Страница 3 из 3
И „конституция‟, и „обличения‟ могли соприкасаться с главным кругом мыслей Чехова, но они не входили в этот главный круг. И чрезвычайно трудно определить, каков этот круг был на самом деле. Некоторые писатели, как отец Сергей Булгаков, как совсем недавно Б.К. Зайцев, признавали Чехова религиозной натурой. Другие, как Евгений Замятин, держались прямо противоположного мнения. Не раз высказывалось мнение, что Чехов имел или нашел „веру в человека‟. Он сам писал: „Веровать в Бога нетрудно. В него веровали и инквизиторы, и Бирон, и Аракчеев. Нет, вы в человека уверуйте‟. И еще: „Мое святое святых — это человеческое тело, здоровье, ум, талант, вдохновение, любовь и абсолютнейшая свобода‟. Понять это нелегко. Что такое, например, „абсолютнейшая свобода‟? Почему „человеческое тело‟ не просто факт, — при здоровье, при Отсутствии уродства очень хорошая вещь, — а „святая святых‟?

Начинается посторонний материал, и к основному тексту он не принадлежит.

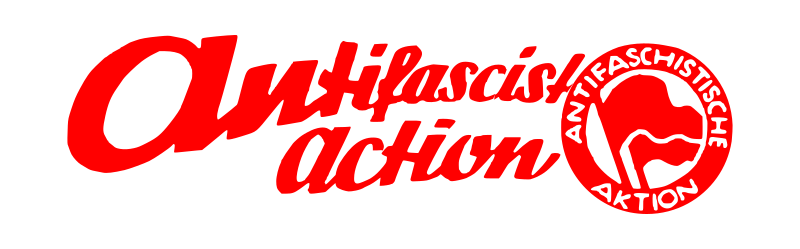 antifascist action lettering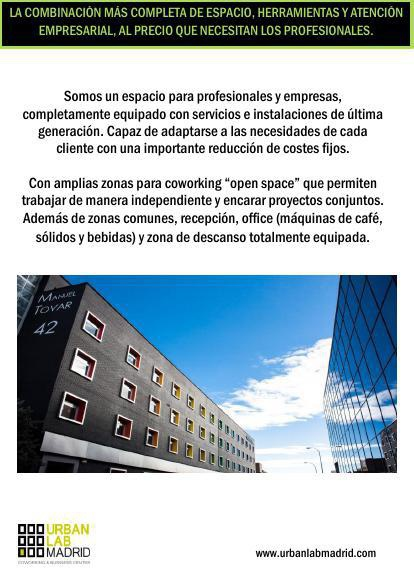 Dossier Urban Lab Madrid (ESPAÑOL/INGLES)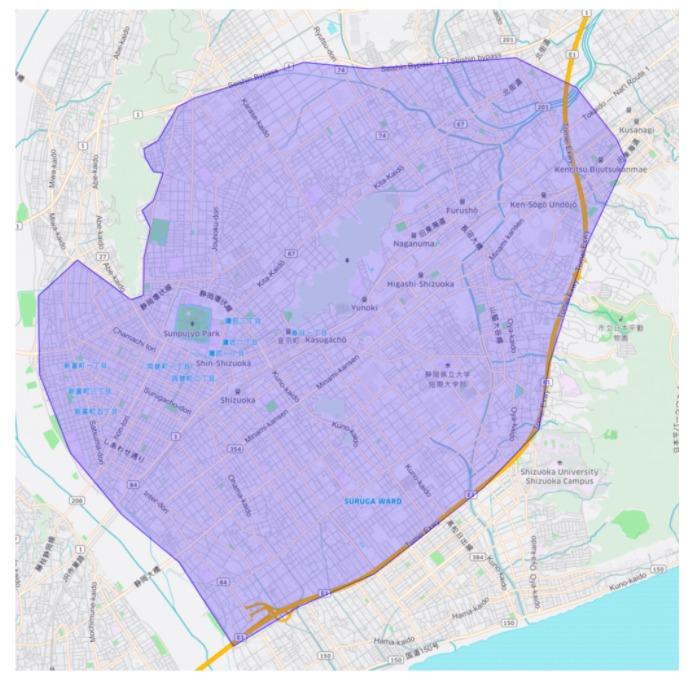 静岡市駿河区・葵区エリアの範囲の地図画像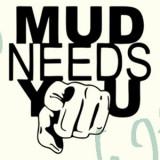 Mud Needs You_Tuning Auto_Cod: CST-233_Dim: 15 cm. x 14.4 cm.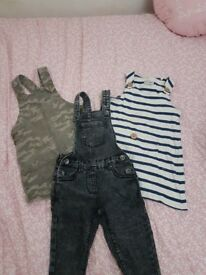 girls pinafore dresses and dungarees age 3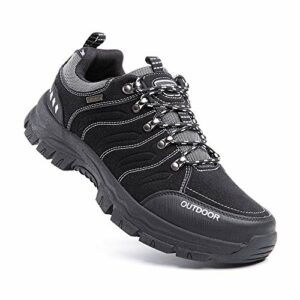Hitmars Chaussure Randonnee Hommes Antidérapants Chaussure de Marche Respirant Bottes Trekking Basses de Plein Air 2 Noir Taille 44 EU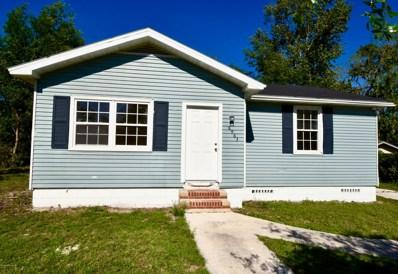 8963 Van Buren Ave, Jacksonville, FL 32208 - #: 971397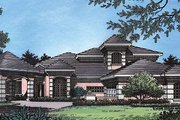 European Style House Plan - 4 Beds 3.5 Baths 3290 Sq/Ft Plan #417-375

К философским идеям у него было разве лишь немногим больше интереса, чем к идеям политическим. Ум, талант, вдохновение — были, помимо своего необыкновенного таланта, он был столь же необыкновенно умен. Имел и немалую общую культуру, всегда много читал. Но такого влечения, такого интереса к человеческой мысли, как Пушкин, Тургенев, Толстой, принадлежавшие к самым многосторонне образованным людям мира, Чехов не имел. Говорил о том, что называется „концепциями‟, неохотно. Можно было бы привести немало отдельных цитат из него в доказательство и того, что он был религиозной натурой, и того, что религиозное начало было ему чуждо, и того, что вместо идей у него были только настроения. Автор этих строк склонялся бы к последнему взгляду, но без уверенности и с оговорками, которые вообще необходимы в суждениях о мыслях и чувствах Чехова.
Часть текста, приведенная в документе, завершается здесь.